> _Your tasks_
a - Translate this sentence from the text about Dutch bicycles into Spanish: "The Dutch don't tie their bikes to class."
b - Transcribe the part of the text about Dutch bicycles starting with "And so began" and going on through "Sea continually threatens.".
c - Go on with the text about Dutch bicycles, picking up after its final sentence.

> _Extract_

== Segment start ==

A lifetime of colourful experiences.
And so began something of an ontological journey. Pashley's were nice, but they were inextricably tied to England's class system. Ultimately, they were posh bikes for occassional rides, and much of the component spec had to do more with British provenance than quality. The five speed hub on the Pashley models never worked, and many frames looked like they were welded on a Friday before (or after?) the pub. We needed the genuine article.
The Dutch don't tie their bikes to class. If anything, bikes are the great social leveller, since rich or poor, you all ride the same heavy black bike. What they lacked in romance they made up for with quality (such is the nature of Dutch provenance). These weren't bikes meant for indoor storage in a Notting Hill coachhouse, they were designed for multi-decade outdoor storage in a climate where it always rains and the salty North Sea continually threatens.
Typical street-scene in Antwerp.
We started selling Batavus and Gazelle bikes at the exact time that two major things were occuring in the Dutch bike industry. The first was a large series of mergers and acquisitions that turned every small village bike manufacturer into part of a stock-listed company. The second was the accountants running these mergers. They couldn't possibly understand why the bike was built in Holland when it could be made much cheaper elsewhere. And so we witnessed a sad reality. Shareholders became the customer rather than the hardy Dutch cyclist, and quality became increasingly not-like-it-was-before. Plus, the accountants didn't really understand why they were selling to a dinky company in Toronto. Lack of entrepreneurial foresight, a definite lack of support, and the writing was on the wall.
So, was it possible to find a made-in-Europe Dutch bike that was committed to Dutch quality? We scoured Holland until we finally tossed in the towel - nothing was left unscathed by their scorched-earth mergers and acquisitions. Then, on a trip through Belguim we realized that the Flemish are Dutch, they have the same bike culture as Holland and you could mistake Antwerp easily for Amsterdam. They also have better food. So who makes their bikes? Could they also be better?

== Segment end ==

> _Data provided_

== Segment start ==

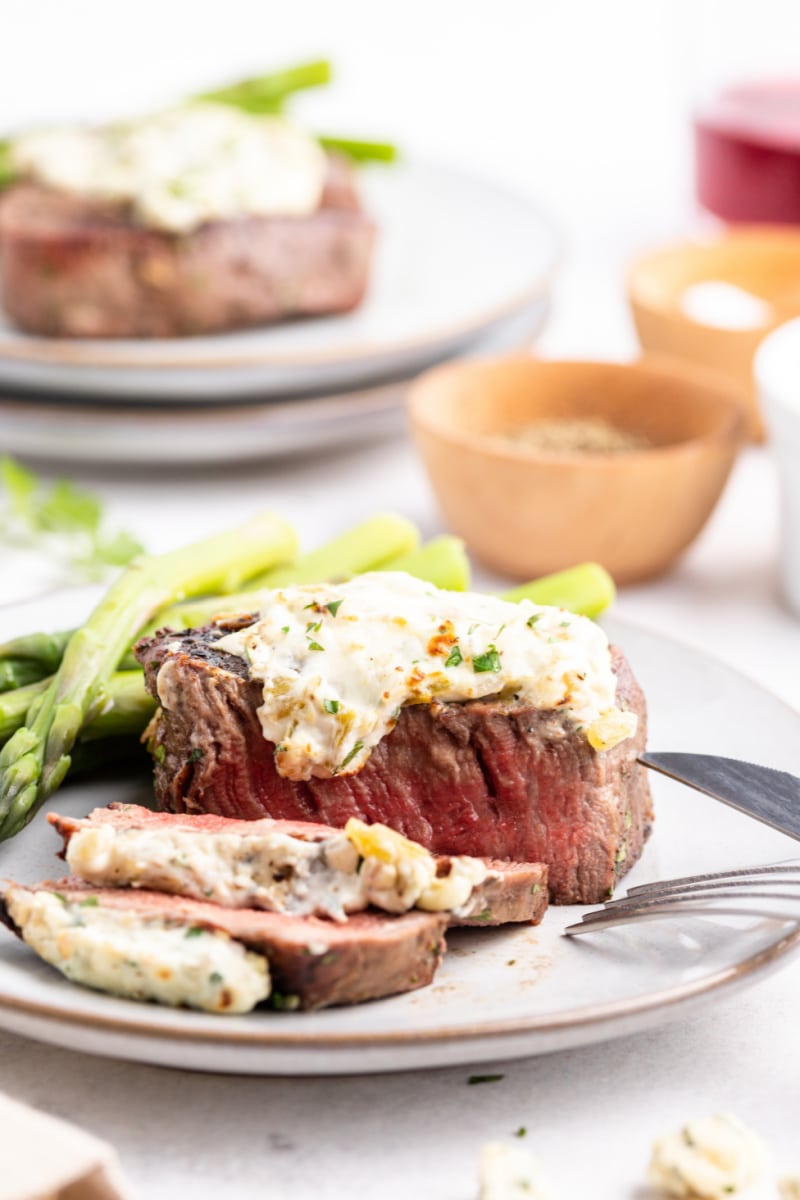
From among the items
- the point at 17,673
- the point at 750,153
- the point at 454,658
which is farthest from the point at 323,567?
the point at 750,153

== Segment end ==

> _Task answers_
a - Los neerlandeses no vinculan sus bicicletas a la clase social.

b -
And so began something of an ontological journey. Pashley's were nice, but they were inextricably tied to England's class system. Ultimately, they were posh bikes for occassional rides, and much of the component spec had to do more with British provenance than quality. The five speed hub on the Pashley models never worked, and many frames looked like they were welded on a Friday before (or after?) the pub. We needed the genuine article.
The Dutch don't tie their bikes to class. If anything, bikes are the great social leveller, since rich or poor, you all ride the same heavy black bike. What they lacked in romance they made up for with quality (such is the nature of Dutch provenance). These weren't bikes meant for indoor storage in a Notting Hill coachhouse, they were designed for multi-decade outdoor storage in a climate where it always rains and the salty North Sea continually threatens.

c -
Half Dutch bike, half French racer. Only in Belgium...
The answer is yes, and that company is Achielle. Like Pashley, they make their bikes completely by hand in Pittem, Belgium (near Brugge and Antwerp). They've been doing this since 1946 in the shadow of the Dutch. However, unlike Pashley, they coat their bikes with far more chip and rust resistant finishes, and use parts that are more concerned with quality than provenance (their provenance is that delightful Belgian sense of stern Dutch quality and a French je ne sais quoi). Besides England's Pashley and Sweden's Skeppshult they are the last man standing when it comes to European production, and of the three, they are certainly the highest quality (although the Swedes are close). The Achielle Craighton, for instance, is the best crafted city bike we've seen.
The great thing about Achielle is that, like Brompton, they've achieved a scalability without surrending to mass production. This means they can produce a perfectly built bike for under $2000 and do so with multiple colour and spec options. And, because their shop floor lies right outside their office, an AutoCAD drawing can turn into a new product very quickly. And, the excitement to create is tangible. The original owner, Achiel has passed the business onto his grandsons who carry the tradition with a notable hipster flair (bikes like the Sam feature road bike geometry with low maintenance Dutch parts, and no one does stuff like that!). But the tradition continues. They still draw their own steel tubing (who does that anymore?!), braze it by hand, and use the highest quality finishes we've seen. Built to last a lifetime. Or two.
That's Achiel on the headbadge, before he had his first coffee.